Sudan: Inside the War That Targets Women’s Lives and Dignity.
- the Observatory for Human Rights
- Nov 27
- 2 min read

From the bombs that fell on city streets to the dusty roads of villages in Darfur and Kordofan, the war in Sudan has turned women’s bodies into battlegrounds. According to UN Women, there is mounting evidence that rape is being used “deliberately and systematically as a weapon of war.” In the besieged region of El Fasher, the capital of North Darfur, women fleeing bombardment, hunger and displacement recount terrifying stories of gang rape, abduction, sexual slavery, even giving birth on the streets after maternity hospitals were looted and destroyed.

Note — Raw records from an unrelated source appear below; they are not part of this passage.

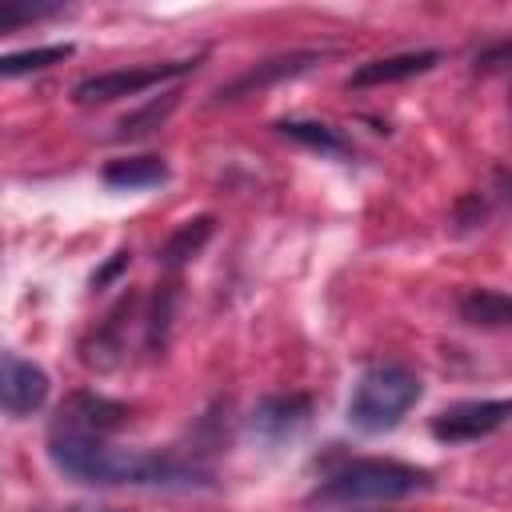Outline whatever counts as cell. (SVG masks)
I'll return each instance as SVG.
<instances>
[{
    "mask_svg": "<svg viewBox=\"0 0 512 512\" xmlns=\"http://www.w3.org/2000/svg\"><path fill=\"white\" fill-rule=\"evenodd\" d=\"M52 464L96 488H196L208 484V472L196 464H184L164 452H144V448H116L104 436H80V432H52L48 440Z\"/></svg>",
    "mask_w": 512,
    "mask_h": 512,
    "instance_id": "1",
    "label": "cell"
},
{
    "mask_svg": "<svg viewBox=\"0 0 512 512\" xmlns=\"http://www.w3.org/2000/svg\"><path fill=\"white\" fill-rule=\"evenodd\" d=\"M432 488V472L404 464V460H380V456H364V460H348L340 468H332L316 488H312V504H368V500H404L412 492H428Z\"/></svg>",
    "mask_w": 512,
    "mask_h": 512,
    "instance_id": "2",
    "label": "cell"
},
{
    "mask_svg": "<svg viewBox=\"0 0 512 512\" xmlns=\"http://www.w3.org/2000/svg\"><path fill=\"white\" fill-rule=\"evenodd\" d=\"M420 396H424V384H420V376L412 368H404V364H376L352 388L348 424L360 428V432H388V428H396L412 412V404Z\"/></svg>",
    "mask_w": 512,
    "mask_h": 512,
    "instance_id": "3",
    "label": "cell"
},
{
    "mask_svg": "<svg viewBox=\"0 0 512 512\" xmlns=\"http://www.w3.org/2000/svg\"><path fill=\"white\" fill-rule=\"evenodd\" d=\"M196 60H168V64H148V68H112V72H96V76H84L76 80L72 88V100L80 108H96V104H112V100H124V96H140L164 80H176L184 72H192Z\"/></svg>",
    "mask_w": 512,
    "mask_h": 512,
    "instance_id": "4",
    "label": "cell"
},
{
    "mask_svg": "<svg viewBox=\"0 0 512 512\" xmlns=\"http://www.w3.org/2000/svg\"><path fill=\"white\" fill-rule=\"evenodd\" d=\"M512 420V396L500 400H460L444 412L432 416V436L444 444H468V440H484L496 428H504Z\"/></svg>",
    "mask_w": 512,
    "mask_h": 512,
    "instance_id": "5",
    "label": "cell"
},
{
    "mask_svg": "<svg viewBox=\"0 0 512 512\" xmlns=\"http://www.w3.org/2000/svg\"><path fill=\"white\" fill-rule=\"evenodd\" d=\"M320 60H324V52H312V48H304V52H284V56H268V60L252 64L248 72H240L236 80L220 84V88H216V96H212V104H232V100L256 96V92H264L268 84L292 80V76L308 72V68H312V64H320Z\"/></svg>",
    "mask_w": 512,
    "mask_h": 512,
    "instance_id": "6",
    "label": "cell"
},
{
    "mask_svg": "<svg viewBox=\"0 0 512 512\" xmlns=\"http://www.w3.org/2000/svg\"><path fill=\"white\" fill-rule=\"evenodd\" d=\"M0 396H4V412L12 420L20 416H32L44 400H48V372L16 352H4V384H0Z\"/></svg>",
    "mask_w": 512,
    "mask_h": 512,
    "instance_id": "7",
    "label": "cell"
},
{
    "mask_svg": "<svg viewBox=\"0 0 512 512\" xmlns=\"http://www.w3.org/2000/svg\"><path fill=\"white\" fill-rule=\"evenodd\" d=\"M308 420H312V400H308L304 392H280V396H264V400H256L248 424H252V432H256L260 440L276 444V440L296 436Z\"/></svg>",
    "mask_w": 512,
    "mask_h": 512,
    "instance_id": "8",
    "label": "cell"
},
{
    "mask_svg": "<svg viewBox=\"0 0 512 512\" xmlns=\"http://www.w3.org/2000/svg\"><path fill=\"white\" fill-rule=\"evenodd\" d=\"M128 420V408L108 400V396H96V392H76L64 408H60V420L52 432H80V436H108L116 432L120 424Z\"/></svg>",
    "mask_w": 512,
    "mask_h": 512,
    "instance_id": "9",
    "label": "cell"
},
{
    "mask_svg": "<svg viewBox=\"0 0 512 512\" xmlns=\"http://www.w3.org/2000/svg\"><path fill=\"white\" fill-rule=\"evenodd\" d=\"M440 64V52H396V56H376L368 64H360L348 76V88H376V84H400L412 76H424L428 68Z\"/></svg>",
    "mask_w": 512,
    "mask_h": 512,
    "instance_id": "10",
    "label": "cell"
},
{
    "mask_svg": "<svg viewBox=\"0 0 512 512\" xmlns=\"http://www.w3.org/2000/svg\"><path fill=\"white\" fill-rule=\"evenodd\" d=\"M456 308H460V320L472 328H512V292L468 288Z\"/></svg>",
    "mask_w": 512,
    "mask_h": 512,
    "instance_id": "11",
    "label": "cell"
},
{
    "mask_svg": "<svg viewBox=\"0 0 512 512\" xmlns=\"http://www.w3.org/2000/svg\"><path fill=\"white\" fill-rule=\"evenodd\" d=\"M164 180H168V164L160 156H124V160H112L104 168V184L108 188H124V192L156 188Z\"/></svg>",
    "mask_w": 512,
    "mask_h": 512,
    "instance_id": "12",
    "label": "cell"
},
{
    "mask_svg": "<svg viewBox=\"0 0 512 512\" xmlns=\"http://www.w3.org/2000/svg\"><path fill=\"white\" fill-rule=\"evenodd\" d=\"M276 128H280V136H288V140H296L320 156H348L352 152V144L332 124H320V120H280Z\"/></svg>",
    "mask_w": 512,
    "mask_h": 512,
    "instance_id": "13",
    "label": "cell"
},
{
    "mask_svg": "<svg viewBox=\"0 0 512 512\" xmlns=\"http://www.w3.org/2000/svg\"><path fill=\"white\" fill-rule=\"evenodd\" d=\"M212 228H216V220H212V216L184 220V224L164 240V248H160V264H164V268H180V264H188V260L208 244Z\"/></svg>",
    "mask_w": 512,
    "mask_h": 512,
    "instance_id": "14",
    "label": "cell"
},
{
    "mask_svg": "<svg viewBox=\"0 0 512 512\" xmlns=\"http://www.w3.org/2000/svg\"><path fill=\"white\" fill-rule=\"evenodd\" d=\"M72 56V44H48V48H28V52H8L0 56V76H24V72H40L48 64H60Z\"/></svg>",
    "mask_w": 512,
    "mask_h": 512,
    "instance_id": "15",
    "label": "cell"
},
{
    "mask_svg": "<svg viewBox=\"0 0 512 512\" xmlns=\"http://www.w3.org/2000/svg\"><path fill=\"white\" fill-rule=\"evenodd\" d=\"M176 96H180V92H168L164 100H152V104H144L140 112L124 116V120H120V136H144V132L160 128V120H164V116L176 108Z\"/></svg>",
    "mask_w": 512,
    "mask_h": 512,
    "instance_id": "16",
    "label": "cell"
},
{
    "mask_svg": "<svg viewBox=\"0 0 512 512\" xmlns=\"http://www.w3.org/2000/svg\"><path fill=\"white\" fill-rule=\"evenodd\" d=\"M60 12V4H16V0H0V32H12L24 20H40Z\"/></svg>",
    "mask_w": 512,
    "mask_h": 512,
    "instance_id": "17",
    "label": "cell"
},
{
    "mask_svg": "<svg viewBox=\"0 0 512 512\" xmlns=\"http://www.w3.org/2000/svg\"><path fill=\"white\" fill-rule=\"evenodd\" d=\"M476 68H480V72L512 68V36H504V40H496V44L480 48V52H476Z\"/></svg>",
    "mask_w": 512,
    "mask_h": 512,
    "instance_id": "18",
    "label": "cell"
},
{
    "mask_svg": "<svg viewBox=\"0 0 512 512\" xmlns=\"http://www.w3.org/2000/svg\"><path fill=\"white\" fill-rule=\"evenodd\" d=\"M496 188H500V196L512 204V168H496Z\"/></svg>",
    "mask_w": 512,
    "mask_h": 512,
    "instance_id": "19",
    "label": "cell"
},
{
    "mask_svg": "<svg viewBox=\"0 0 512 512\" xmlns=\"http://www.w3.org/2000/svg\"><path fill=\"white\" fill-rule=\"evenodd\" d=\"M56 512H120V508H56Z\"/></svg>",
    "mask_w": 512,
    "mask_h": 512,
    "instance_id": "20",
    "label": "cell"
}]
</instances>
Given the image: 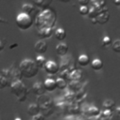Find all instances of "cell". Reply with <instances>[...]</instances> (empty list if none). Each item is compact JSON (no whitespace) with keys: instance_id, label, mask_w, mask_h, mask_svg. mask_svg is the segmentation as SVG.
Returning a JSON list of instances; mask_svg holds the SVG:
<instances>
[{"instance_id":"6da1fadb","label":"cell","mask_w":120,"mask_h":120,"mask_svg":"<svg viewBox=\"0 0 120 120\" xmlns=\"http://www.w3.org/2000/svg\"><path fill=\"white\" fill-rule=\"evenodd\" d=\"M56 19L57 16L55 10L49 8L43 9L41 12H39L38 15H37L35 20V24L38 29L53 28L56 23Z\"/></svg>"},{"instance_id":"7a4b0ae2","label":"cell","mask_w":120,"mask_h":120,"mask_svg":"<svg viewBox=\"0 0 120 120\" xmlns=\"http://www.w3.org/2000/svg\"><path fill=\"white\" fill-rule=\"evenodd\" d=\"M38 67L36 63V61L32 59H24L20 63L19 69L22 75V77L26 79L34 78L38 73Z\"/></svg>"},{"instance_id":"3957f363","label":"cell","mask_w":120,"mask_h":120,"mask_svg":"<svg viewBox=\"0 0 120 120\" xmlns=\"http://www.w3.org/2000/svg\"><path fill=\"white\" fill-rule=\"evenodd\" d=\"M10 92L14 96H16L17 101L23 102L26 100V97L29 93V90L22 81H15L10 83Z\"/></svg>"},{"instance_id":"277c9868","label":"cell","mask_w":120,"mask_h":120,"mask_svg":"<svg viewBox=\"0 0 120 120\" xmlns=\"http://www.w3.org/2000/svg\"><path fill=\"white\" fill-rule=\"evenodd\" d=\"M38 104L40 108V112H42L43 115L46 117V116H49L52 113V99L51 98L50 96L48 95H43V96H40L38 98Z\"/></svg>"},{"instance_id":"5b68a950","label":"cell","mask_w":120,"mask_h":120,"mask_svg":"<svg viewBox=\"0 0 120 120\" xmlns=\"http://www.w3.org/2000/svg\"><path fill=\"white\" fill-rule=\"evenodd\" d=\"M15 22L16 25L18 26V28H20L21 30H27L28 28H30L33 23V18L31 15L25 14V13H20L17 15L16 19H15Z\"/></svg>"},{"instance_id":"8992f818","label":"cell","mask_w":120,"mask_h":120,"mask_svg":"<svg viewBox=\"0 0 120 120\" xmlns=\"http://www.w3.org/2000/svg\"><path fill=\"white\" fill-rule=\"evenodd\" d=\"M44 69L45 71L48 73V74H51V75H53V74H56L59 69H60V67L58 66V64L54 61H52V60H49L47 61L45 67H44Z\"/></svg>"},{"instance_id":"52a82bcc","label":"cell","mask_w":120,"mask_h":120,"mask_svg":"<svg viewBox=\"0 0 120 120\" xmlns=\"http://www.w3.org/2000/svg\"><path fill=\"white\" fill-rule=\"evenodd\" d=\"M31 90H32V92H33L36 96H38V97H40V96L45 95V92H46L44 83L41 82H36L33 84Z\"/></svg>"},{"instance_id":"ba28073f","label":"cell","mask_w":120,"mask_h":120,"mask_svg":"<svg viewBox=\"0 0 120 120\" xmlns=\"http://www.w3.org/2000/svg\"><path fill=\"white\" fill-rule=\"evenodd\" d=\"M100 112H101L100 110L98 108L95 107V106H88L83 111V113H84L85 116H87V117H93V118L98 117V115L100 114Z\"/></svg>"},{"instance_id":"9c48e42d","label":"cell","mask_w":120,"mask_h":120,"mask_svg":"<svg viewBox=\"0 0 120 120\" xmlns=\"http://www.w3.org/2000/svg\"><path fill=\"white\" fill-rule=\"evenodd\" d=\"M34 49L38 53H44V52H46V51L48 49V44H47V42L45 40L41 39V40H38V41H37L35 43Z\"/></svg>"},{"instance_id":"30bf717a","label":"cell","mask_w":120,"mask_h":120,"mask_svg":"<svg viewBox=\"0 0 120 120\" xmlns=\"http://www.w3.org/2000/svg\"><path fill=\"white\" fill-rule=\"evenodd\" d=\"M43 83H44V86H45L46 91H48V92H52V91H54V90L57 88L56 80H53L52 78H48V79H46Z\"/></svg>"},{"instance_id":"8fae6325","label":"cell","mask_w":120,"mask_h":120,"mask_svg":"<svg viewBox=\"0 0 120 120\" xmlns=\"http://www.w3.org/2000/svg\"><path fill=\"white\" fill-rule=\"evenodd\" d=\"M27 113L31 117H34V116L38 115V113H40V108H39L38 104V103H31L27 108Z\"/></svg>"},{"instance_id":"7c38bea8","label":"cell","mask_w":120,"mask_h":120,"mask_svg":"<svg viewBox=\"0 0 120 120\" xmlns=\"http://www.w3.org/2000/svg\"><path fill=\"white\" fill-rule=\"evenodd\" d=\"M55 52H56L57 55L65 56V55H67V53L68 52V46L66 43H59L55 47Z\"/></svg>"},{"instance_id":"4fadbf2b","label":"cell","mask_w":120,"mask_h":120,"mask_svg":"<svg viewBox=\"0 0 120 120\" xmlns=\"http://www.w3.org/2000/svg\"><path fill=\"white\" fill-rule=\"evenodd\" d=\"M52 30H53V28H43V29H38V37L41 38L42 39L49 38L52 37Z\"/></svg>"},{"instance_id":"5bb4252c","label":"cell","mask_w":120,"mask_h":120,"mask_svg":"<svg viewBox=\"0 0 120 120\" xmlns=\"http://www.w3.org/2000/svg\"><path fill=\"white\" fill-rule=\"evenodd\" d=\"M82 77V72L81 69L75 68L74 70H72L70 72V77H69V81L70 82H79Z\"/></svg>"},{"instance_id":"9a60e30c","label":"cell","mask_w":120,"mask_h":120,"mask_svg":"<svg viewBox=\"0 0 120 120\" xmlns=\"http://www.w3.org/2000/svg\"><path fill=\"white\" fill-rule=\"evenodd\" d=\"M102 106H103L104 110H108V111H112V112H113L116 109V104H115L114 100H112V99H106V100H104Z\"/></svg>"},{"instance_id":"2e32d148","label":"cell","mask_w":120,"mask_h":120,"mask_svg":"<svg viewBox=\"0 0 120 120\" xmlns=\"http://www.w3.org/2000/svg\"><path fill=\"white\" fill-rule=\"evenodd\" d=\"M22 75L20 71L19 68H12V72H11V77H10V83L12 82H15V81H22Z\"/></svg>"},{"instance_id":"e0dca14e","label":"cell","mask_w":120,"mask_h":120,"mask_svg":"<svg viewBox=\"0 0 120 120\" xmlns=\"http://www.w3.org/2000/svg\"><path fill=\"white\" fill-rule=\"evenodd\" d=\"M52 4V1L51 0H36L34 1V5L38 6V8H41L43 9H46V8H49L50 5Z\"/></svg>"},{"instance_id":"ac0fdd59","label":"cell","mask_w":120,"mask_h":120,"mask_svg":"<svg viewBox=\"0 0 120 120\" xmlns=\"http://www.w3.org/2000/svg\"><path fill=\"white\" fill-rule=\"evenodd\" d=\"M110 19V15H109V12H102L100 13L98 17H97V21H98V23L99 24H104L106 23Z\"/></svg>"},{"instance_id":"d6986e66","label":"cell","mask_w":120,"mask_h":120,"mask_svg":"<svg viewBox=\"0 0 120 120\" xmlns=\"http://www.w3.org/2000/svg\"><path fill=\"white\" fill-rule=\"evenodd\" d=\"M54 37H55V38H56L57 40L62 41V40H64V39L66 38L67 33H66L65 29H63V28H58V29H56L55 32H54Z\"/></svg>"},{"instance_id":"ffe728a7","label":"cell","mask_w":120,"mask_h":120,"mask_svg":"<svg viewBox=\"0 0 120 120\" xmlns=\"http://www.w3.org/2000/svg\"><path fill=\"white\" fill-rule=\"evenodd\" d=\"M91 68H92L94 70L98 71V70H100V69L103 68V62H102L100 59H98V58H95V59L92 60V62H91Z\"/></svg>"},{"instance_id":"44dd1931","label":"cell","mask_w":120,"mask_h":120,"mask_svg":"<svg viewBox=\"0 0 120 120\" xmlns=\"http://www.w3.org/2000/svg\"><path fill=\"white\" fill-rule=\"evenodd\" d=\"M35 8H36L34 7V5L29 4V3H25L22 6V13H25V14H28V15H31V13L35 11Z\"/></svg>"},{"instance_id":"7402d4cb","label":"cell","mask_w":120,"mask_h":120,"mask_svg":"<svg viewBox=\"0 0 120 120\" xmlns=\"http://www.w3.org/2000/svg\"><path fill=\"white\" fill-rule=\"evenodd\" d=\"M112 115V111H108V110H103L101 111L100 114L98 115V120H111Z\"/></svg>"},{"instance_id":"603a6c76","label":"cell","mask_w":120,"mask_h":120,"mask_svg":"<svg viewBox=\"0 0 120 120\" xmlns=\"http://www.w3.org/2000/svg\"><path fill=\"white\" fill-rule=\"evenodd\" d=\"M78 63H79L80 66L85 67V66H87V65L90 63L89 57H88L86 54H81V55L78 57Z\"/></svg>"},{"instance_id":"cb8c5ba5","label":"cell","mask_w":120,"mask_h":120,"mask_svg":"<svg viewBox=\"0 0 120 120\" xmlns=\"http://www.w3.org/2000/svg\"><path fill=\"white\" fill-rule=\"evenodd\" d=\"M112 45V41L111 38H110L109 36H105V37L102 38V40H101V46H102V48L108 49V48L111 47Z\"/></svg>"},{"instance_id":"d4e9b609","label":"cell","mask_w":120,"mask_h":120,"mask_svg":"<svg viewBox=\"0 0 120 120\" xmlns=\"http://www.w3.org/2000/svg\"><path fill=\"white\" fill-rule=\"evenodd\" d=\"M56 85H57L58 89L65 90L68 87V82H67L66 80H64L62 78H58V79H56Z\"/></svg>"},{"instance_id":"484cf974","label":"cell","mask_w":120,"mask_h":120,"mask_svg":"<svg viewBox=\"0 0 120 120\" xmlns=\"http://www.w3.org/2000/svg\"><path fill=\"white\" fill-rule=\"evenodd\" d=\"M36 63H37V65H38V68H44L45 65H46V63H47V61H46V59H45L44 56L38 55L36 57Z\"/></svg>"},{"instance_id":"4316f807","label":"cell","mask_w":120,"mask_h":120,"mask_svg":"<svg viewBox=\"0 0 120 120\" xmlns=\"http://www.w3.org/2000/svg\"><path fill=\"white\" fill-rule=\"evenodd\" d=\"M10 86V81L3 76L0 75V89H3V88H6L7 86Z\"/></svg>"},{"instance_id":"83f0119b","label":"cell","mask_w":120,"mask_h":120,"mask_svg":"<svg viewBox=\"0 0 120 120\" xmlns=\"http://www.w3.org/2000/svg\"><path fill=\"white\" fill-rule=\"evenodd\" d=\"M11 72H12V68H3L1 70V76L7 78V79H10L11 77Z\"/></svg>"},{"instance_id":"f1b7e54d","label":"cell","mask_w":120,"mask_h":120,"mask_svg":"<svg viewBox=\"0 0 120 120\" xmlns=\"http://www.w3.org/2000/svg\"><path fill=\"white\" fill-rule=\"evenodd\" d=\"M69 87H70V90L77 91V92H78L80 89H82V85L80 84V82H70Z\"/></svg>"},{"instance_id":"f546056e","label":"cell","mask_w":120,"mask_h":120,"mask_svg":"<svg viewBox=\"0 0 120 120\" xmlns=\"http://www.w3.org/2000/svg\"><path fill=\"white\" fill-rule=\"evenodd\" d=\"M112 49L114 52H120V39H116L112 42Z\"/></svg>"},{"instance_id":"4dcf8cb0","label":"cell","mask_w":120,"mask_h":120,"mask_svg":"<svg viewBox=\"0 0 120 120\" xmlns=\"http://www.w3.org/2000/svg\"><path fill=\"white\" fill-rule=\"evenodd\" d=\"M111 120H120V107H116V109L112 112Z\"/></svg>"},{"instance_id":"1f68e13d","label":"cell","mask_w":120,"mask_h":120,"mask_svg":"<svg viewBox=\"0 0 120 120\" xmlns=\"http://www.w3.org/2000/svg\"><path fill=\"white\" fill-rule=\"evenodd\" d=\"M69 77H70V71L68 69L64 70V71H60V77L59 78H62V79L68 81V80H69Z\"/></svg>"},{"instance_id":"d6a6232c","label":"cell","mask_w":120,"mask_h":120,"mask_svg":"<svg viewBox=\"0 0 120 120\" xmlns=\"http://www.w3.org/2000/svg\"><path fill=\"white\" fill-rule=\"evenodd\" d=\"M89 10H90V8H88V7H80V8H79V12L82 16L88 15L89 14Z\"/></svg>"},{"instance_id":"836d02e7","label":"cell","mask_w":120,"mask_h":120,"mask_svg":"<svg viewBox=\"0 0 120 120\" xmlns=\"http://www.w3.org/2000/svg\"><path fill=\"white\" fill-rule=\"evenodd\" d=\"M69 112H70L71 113H73V114H76V113H78V112H80V108H79L78 105L73 104V105L70 106V108H69Z\"/></svg>"},{"instance_id":"e575fe53","label":"cell","mask_w":120,"mask_h":120,"mask_svg":"<svg viewBox=\"0 0 120 120\" xmlns=\"http://www.w3.org/2000/svg\"><path fill=\"white\" fill-rule=\"evenodd\" d=\"M79 4L81 7H88V5L90 4V1L89 0H80Z\"/></svg>"},{"instance_id":"d590c367","label":"cell","mask_w":120,"mask_h":120,"mask_svg":"<svg viewBox=\"0 0 120 120\" xmlns=\"http://www.w3.org/2000/svg\"><path fill=\"white\" fill-rule=\"evenodd\" d=\"M32 120H45V116L42 113H38V115L32 117Z\"/></svg>"},{"instance_id":"8d00e7d4","label":"cell","mask_w":120,"mask_h":120,"mask_svg":"<svg viewBox=\"0 0 120 120\" xmlns=\"http://www.w3.org/2000/svg\"><path fill=\"white\" fill-rule=\"evenodd\" d=\"M4 48H5V44H4V42H3V41H1V40H0V52H1V51H3V50H4Z\"/></svg>"},{"instance_id":"74e56055","label":"cell","mask_w":120,"mask_h":120,"mask_svg":"<svg viewBox=\"0 0 120 120\" xmlns=\"http://www.w3.org/2000/svg\"><path fill=\"white\" fill-rule=\"evenodd\" d=\"M18 46V43H12L9 45V49H13V48H16Z\"/></svg>"},{"instance_id":"f35d334b","label":"cell","mask_w":120,"mask_h":120,"mask_svg":"<svg viewBox=\"0 0 120 120\" xmlns=\"http://www.w3.org/2000/svg\"><path fill=\"white\" fill-rule=\"evenodd\" d=\"M0 22H2L3 23H8V21H7L6 19H4V18H2V17H0Z\"/></svg>"},{"instance_id":"ab89813d","label":"cell","mask_w":120,"mask_h":120,"mask_svg":"<svg viewBox=\"0 0 120 120\" xmlns=\"http://www.w3.org/2000/svg\"><path fill=\"white\" fill-rule=\"evenodd\" d=\"M91 22H92V23H93V24H96V23H98L97 18H95V19H91Z\"/></svg>"},{"instance_id":"60d3db41","label":"cell","mask_w":120,"mask_h":120,"mask_svg":"<svg viewBox=\"0 0 120 120\" xmlns=\"http://www.w3.org/2000/svg\"><path fill=\"white\" fill-rule=\"evenodd\" d=\"M113 4L116 6H120V1H113Z\"/></svg>"},{"instance_id":"b9f144b4","label":"cell","mask_w":120,"mask_h":120,"mask_svg":"<svg viewBox=\"0 0 120 120\" xmlns=\"http://www.w3.org/2000/svg\"><path fill=\"white\" fill-rule=\"evenodd\" d=\"M14 120H22V118H20V117H16Z\"/></svg>"},{"instance_id":"7bdbcfd3","label":"cell","mask_w":120,"mask_h":120,"mask_svg":"<svg viewBox=\"0 0 120 120\" xmlns=\"http://www.w3.org/2000/svg\"><path fill=\"white\" fill-rule=\"evenodd\" d=\"M79 120H90V119H88V118H81Z\"/></svg>"},{"instance_id":"ee69618b","label":"cell","mask_w":120,"mask_h":120,"mask_svg":"<svg viewBox=\"0 0 120 120\" xmlns=\"http://www.w3.org/2000/svg\"><path fill=\"white\" fill-rule=\"evenodd\" d=\"M91 120H98V117H95V118H93V119H91Z\"/></svg>"}]
</instances>
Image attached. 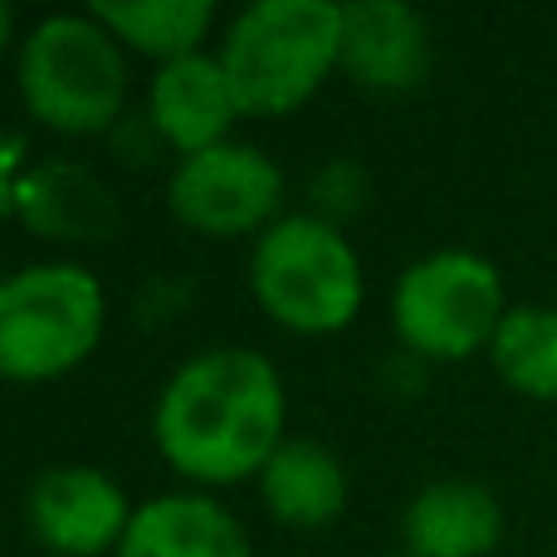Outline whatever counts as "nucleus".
<instances>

For thousands of women and girls across Sudan, everyday life has become a minefield: fetching water, collecting wood, lining up for scarce food, all carry the risk of sexual violence. UN Women reports that nearly 11 million women and girls in Sudan now face acute food insecurity, while many are forced to choose between hunger and dignity. Pregnant women have given birth in unsafe conditions; menstrual hygiene items have become unaffordable luxuries.
But sexual violence is only one part of the horror. UNFPA warns that more than 12 million people, mostly women and girls, are at risk of gender-based violence. Aid organizations report a staggering rise in demand for gender-based violence services. Many survivors remain unassisted due to lack of safe spaces, destroyed clinics, and ongoing fighting that blocks humanitarian access.
Investigations by Amnesty International paint a picture of systematic atrocities: between April 2023 and October 2024, RSF fighters raped or gang-raped dozens of women and girls as young as 15, committing other forms of sexual violence such as torture, sexual slavery, and forced marriage. In some cases, victims were assaulted in front of their children, or forced into prolonged captivity. These deeds amount to war crimes and yet many perpetrators act with impunity.
Meanwhile, the collapse of social services and mass displacement feed a wider humanitarian catastrophe. According to the Office of the High Commissioner for Human Rights (OHCHR), in many areas the war has destroyed healthcare facilities and education services. Starvation, disease, and psychological trauma spread as families are uprooted. Children, including some as young as one year old, have been reported among the victims of sexual violence.
International actors have begun to respond: the European Union strongly condemned the systematic violence, hunger as a method of war and forced displacement, calling the attacks potential war crimes and crimes against humanity, and imposing sanctions on top commanders of RSF.
But condemning atrocities is not enough. What the women and girls of Sudan need are safe corridors, unhindered humanitarian aid, access to medical and psychosocial care and, crucially accountability for perpetrators. The scale and brutality of the abuse reveal a deliberate campaign of terror aimed at subjugating entire communities, destroying their dignity, and fracturing social bonds.
It is a war not only on land or on politics, but on humanity itself, on the rights of women and girls to live with dignity and safety. As the world watches, millions suffer in silence. Ignoring their plight would be complicity.